**PROMPT:** Reproduce the entries verbatim; no pictures.

*** AVAILABLE RECORDS

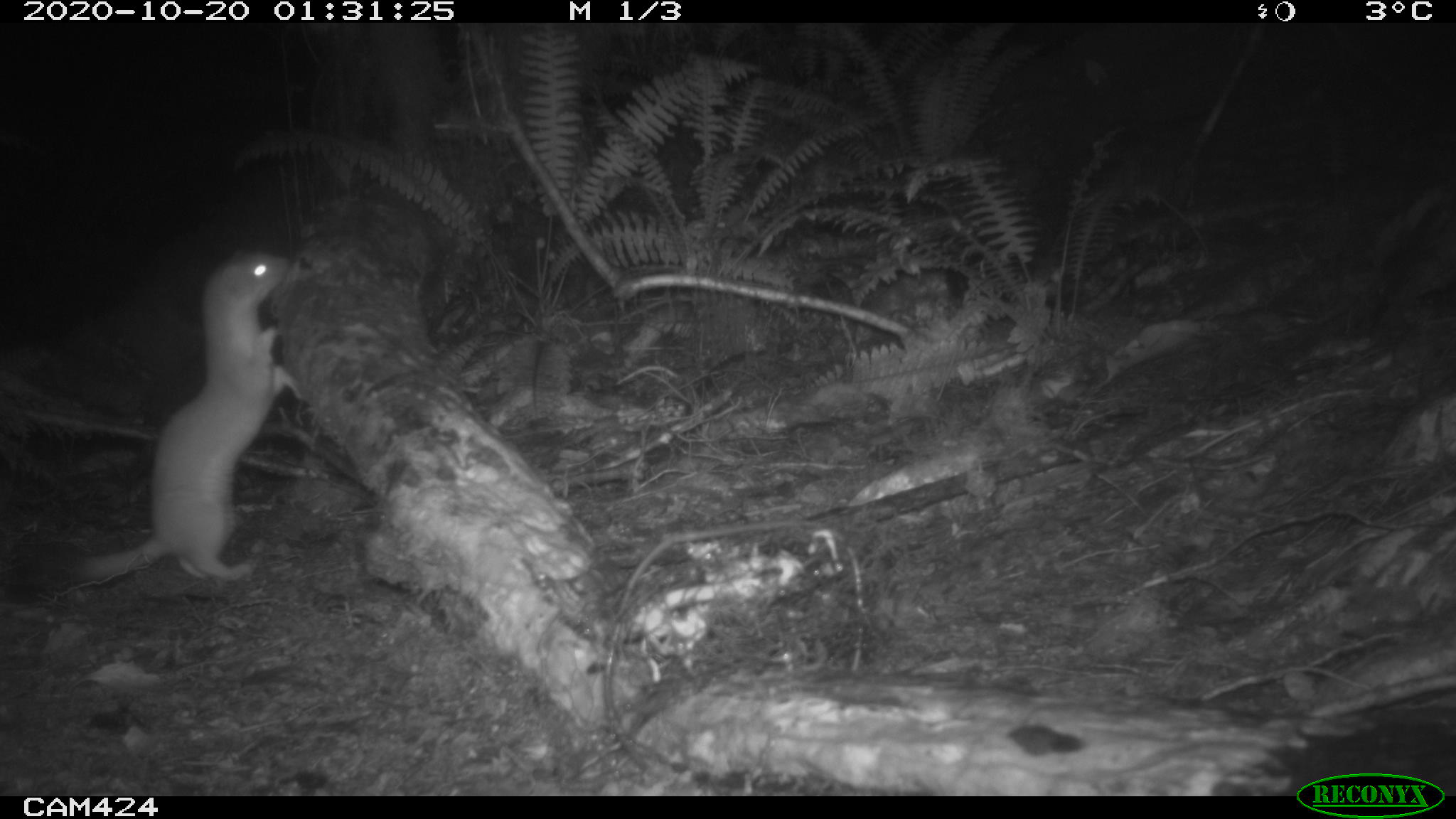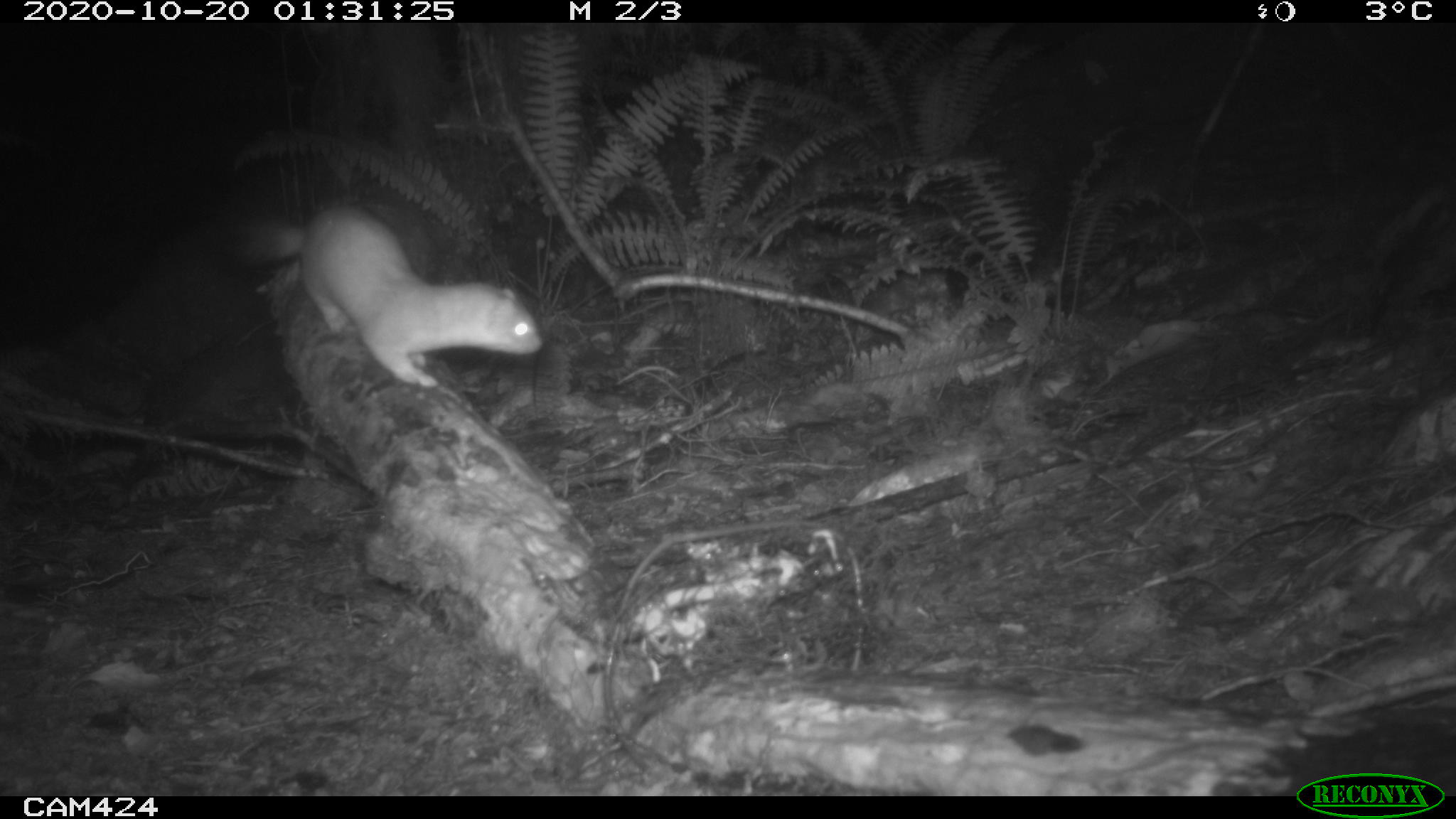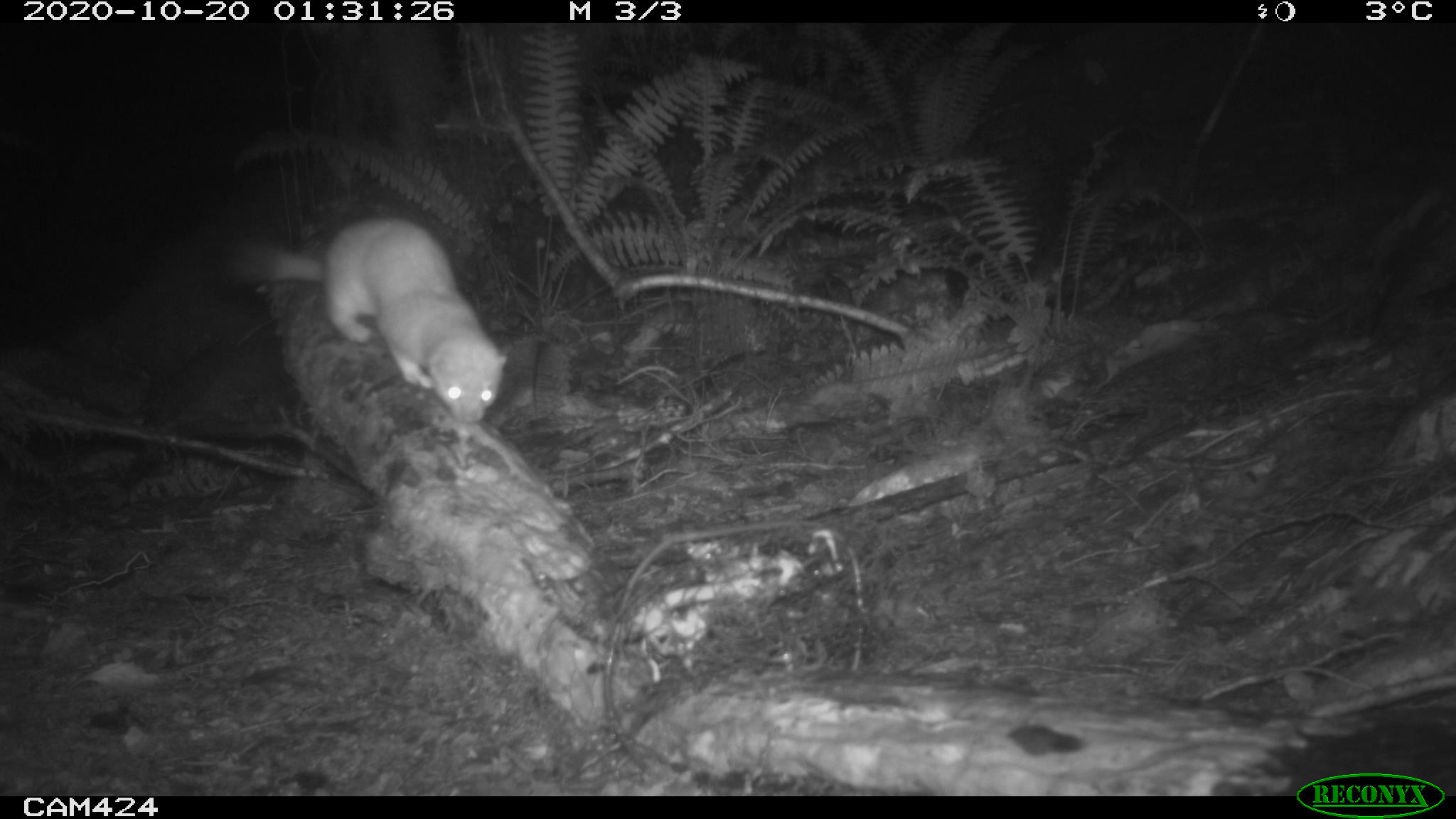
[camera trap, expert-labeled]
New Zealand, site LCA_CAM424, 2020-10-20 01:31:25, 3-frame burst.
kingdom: Animalia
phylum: Chordata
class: Mammalia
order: Carnivora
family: Mustelidae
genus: Mustela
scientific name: Mustela erminea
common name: stoat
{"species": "stoat (Mustela erminea)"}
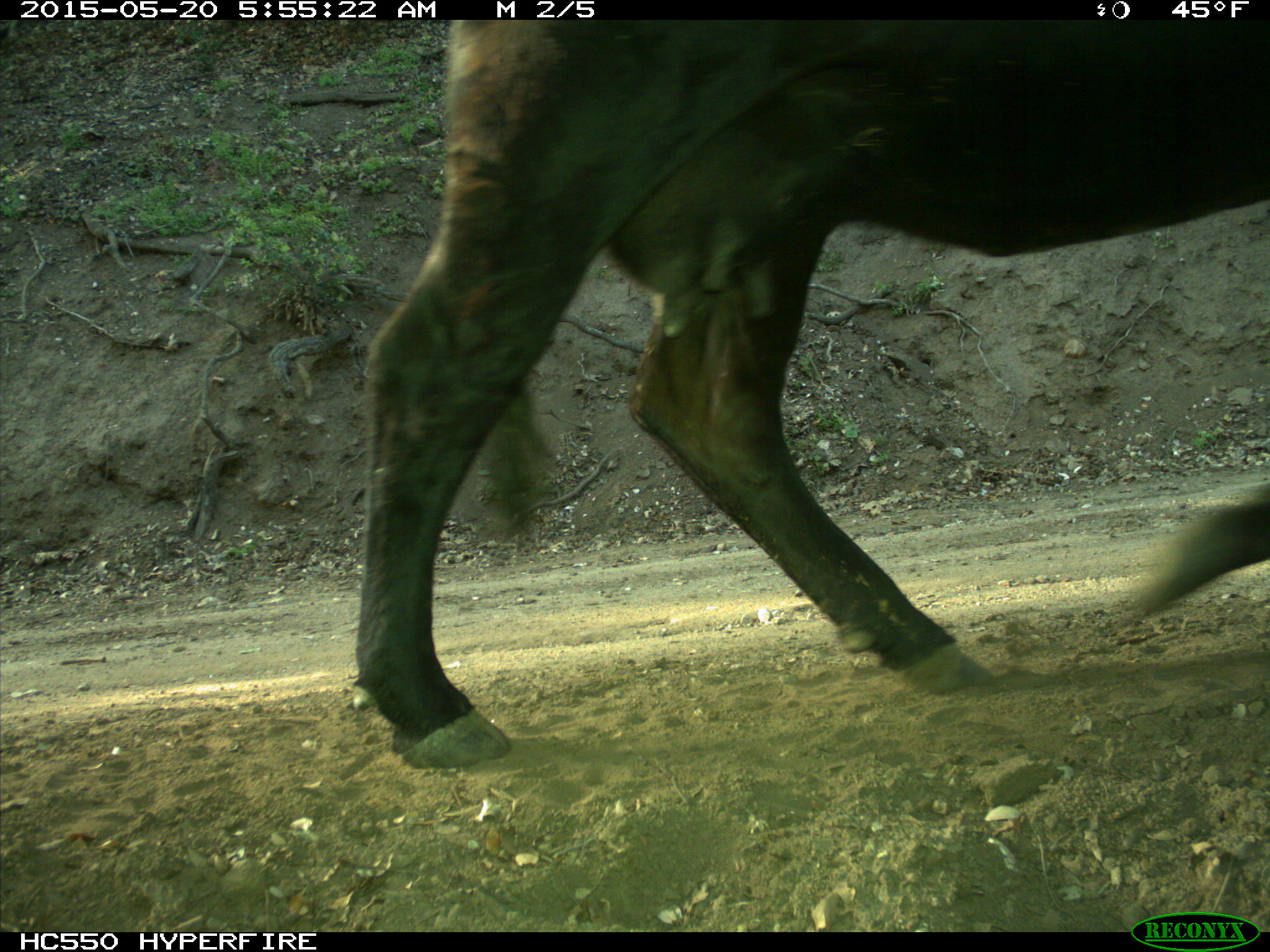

******

**RESPONSE TO THE EXERCISE:**
[camera trap, expert-labeled]
New Zealand, site LCA_CAM424, 2020-10-20 01:31:25, 3-frame burst.
kingdom: Animalia
phylum: Chordata
class: Mammalia
order: Carnivora
family: Mustelidae
genus: Mustela
scientific name: Mustela erminea
common name: stoat
{"species": "stoat (Mustela erminea)"}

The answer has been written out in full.